A few weeks later, Joanna was visiting for the weekend. As usual, we spent much of the time lying around complaining about how incredibly bored we were. Then I remembered the umbrella. We decided to take it out for a walk around the park. It was big enough for the two of us to walk side-by-side in it, but it was awkward trying to coordinate our pace and not tread on the sheets which billowed around us. We made it across the parking lot to a bench near the tennis courts, where we sat down, still inside the umbrella.

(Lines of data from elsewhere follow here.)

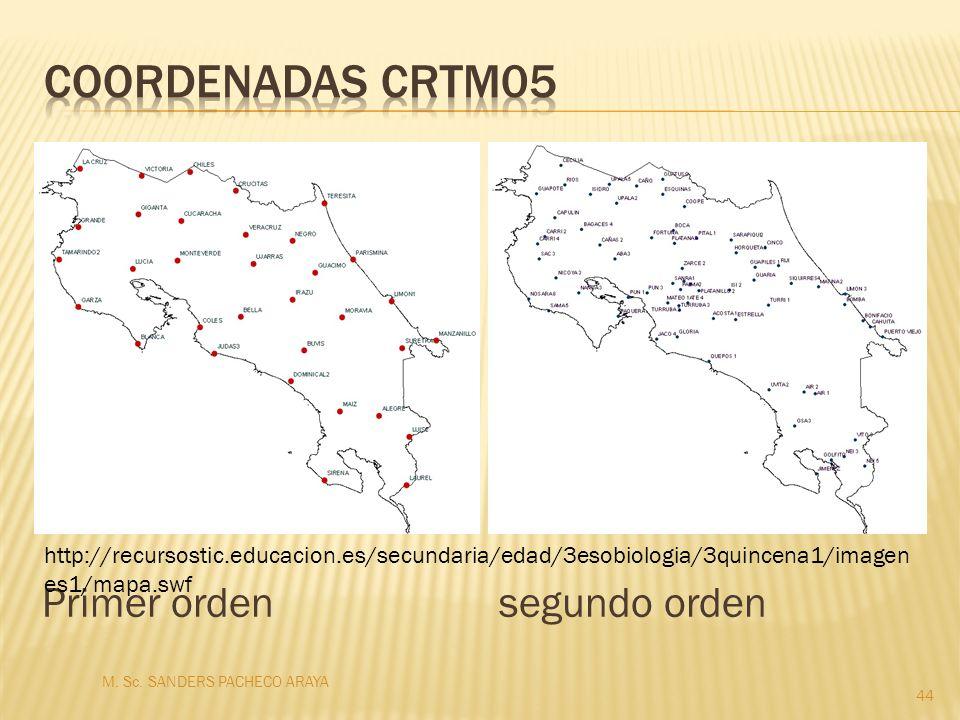 COORDENADAS CRTM05 Primer orden segundo orden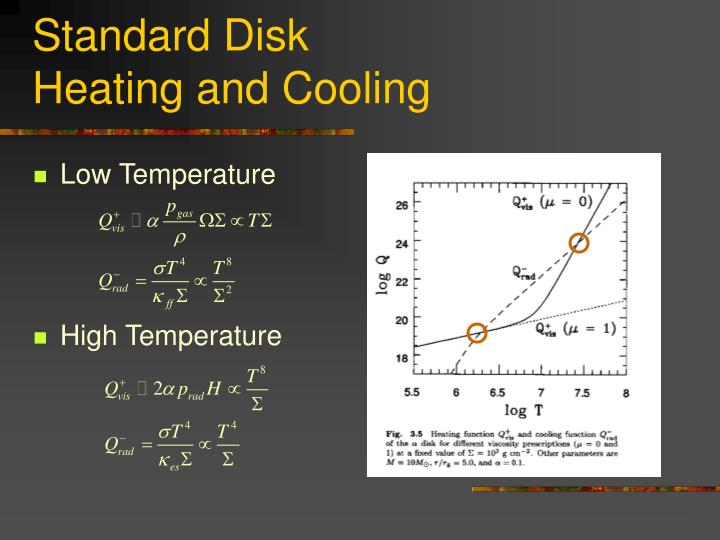 Standard Disk                           Heating and Cooling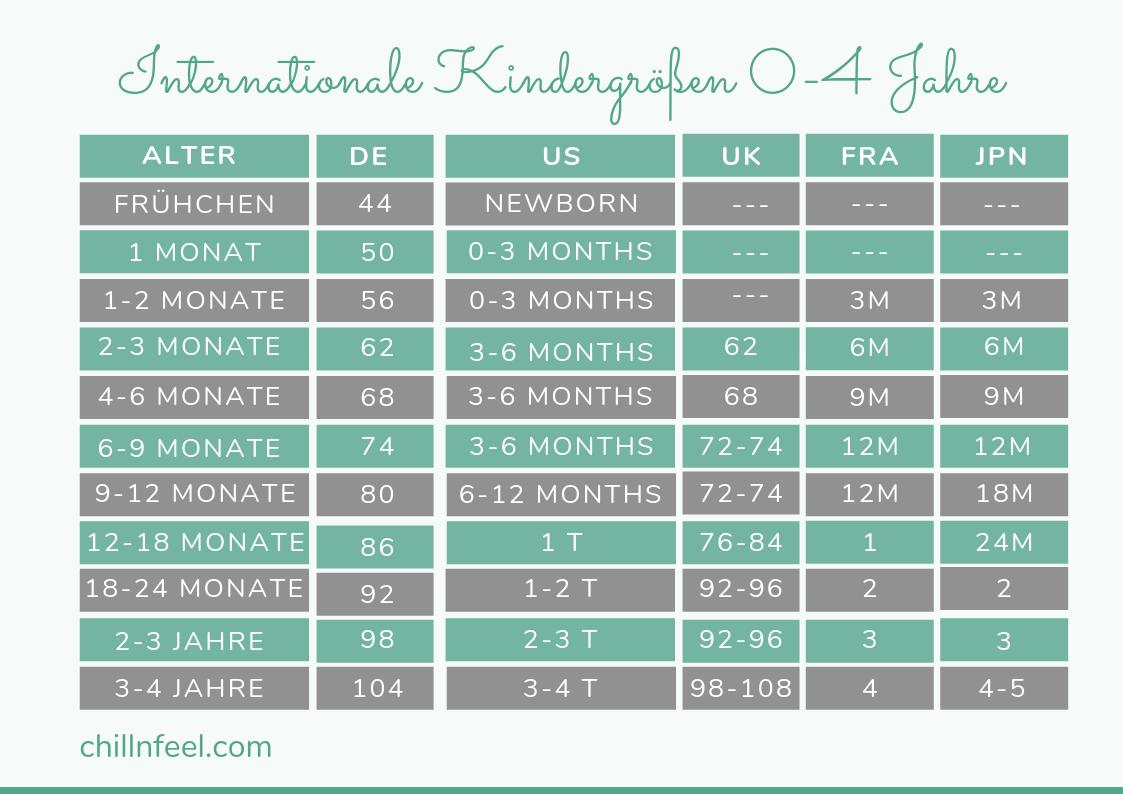 Internationale Kindergrößen_Babys und Kleinkinder_ChillnFeel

Two teenage boys had just finished up a tennis game. They had probably seen us approaching the bench, like an enormous drunken jellyfish. They exited the tennis court and began walking towards us, their curiosity piqued. Joanna elbowed me in the ribs. “They’re coming over here!” she gasped, “let’s get out of here!” I grabbed her arm, “No! Sit here – let’s see what happens!” For some reason, I didn’t expect them to actually come over to us. But they did. One of them tapped the top of the umbrella with his tennis racket. “Hello? What is this?” he laughed. We sat, paralyzed with a mix of excitement and fear. The other boy pulled back one of the sheets and peeked in. “There’s a couple of chicks in there!” he exclaimed. The other pushed him aside to have a look. “Naw, they’re just kids.”
As soon as they turned and began walking away, we leaped up from the bench and began running back to the house as hard as we could. If walking in a coordinated fashion had been difficult, running was proving to be impossible. The heavy umbrella wobbled uncontrollably in our hands. Joanna tripped on one of the sheets, ripping it from the umbrella as she fell. I kept running, still holding onto the umbrella as the remaining sheets flowed out behind me like a horse’s tail. Joanna kicked her legs free of the sheet that had tripped her and desperately continued running. Breathless, we reached the safety of the yard, where we collapsed into a screaming, laughing heap of sheets and mangled umbrella.

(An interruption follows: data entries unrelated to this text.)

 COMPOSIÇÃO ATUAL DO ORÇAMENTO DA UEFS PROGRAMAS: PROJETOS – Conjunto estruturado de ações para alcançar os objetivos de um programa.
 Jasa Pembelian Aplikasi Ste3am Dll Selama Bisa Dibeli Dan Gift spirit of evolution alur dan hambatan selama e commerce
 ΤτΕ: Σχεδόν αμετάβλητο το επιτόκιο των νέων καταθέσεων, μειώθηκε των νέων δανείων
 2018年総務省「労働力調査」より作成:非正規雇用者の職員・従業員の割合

As the name implies, ectrodactyly is a prominent feature of EEC. Ectrodactyly just means missing fingers (or toes). If you ask me about it, I’ll say that I don’t think about ectrodactyly much and that it really hasn’t been that big of a deal in my life. Which in some ways is true. It has not caused me much physical discomfort, and in general I have not let it affect my self-confidence or social life. I had no difficulty learning to walk, tie my shoes, write, draw, play the piano, sculpt clay, or even type. Ectrodactyly never holds me back! Except that at times, my perception of it does hold me back. I have never had a professional mani/pedi because I don’t want a stranger touching (or even looking at) my feet. I’ve never found a pair of high heels I can walk in without agony. In fact, most ‘cute’ shoes are uncomfortable for me. I’m still timid when it comes to baring my feet in public, though I’m working on that one.
I was lucky because my ectrodactyly did not limit the function of my hands or feet. I only needed to have surgery on one foot, and that was because the “big toe” stuck out so far that wearing a shoe was a challenge. The surgeries were done when I was really young, before I started school. I have tons of pictures of little me walking around the house with a huge boot on my foot. It’s amazing I was able to walk without tripping, when I can barely do that now without a cast on my foot. . . .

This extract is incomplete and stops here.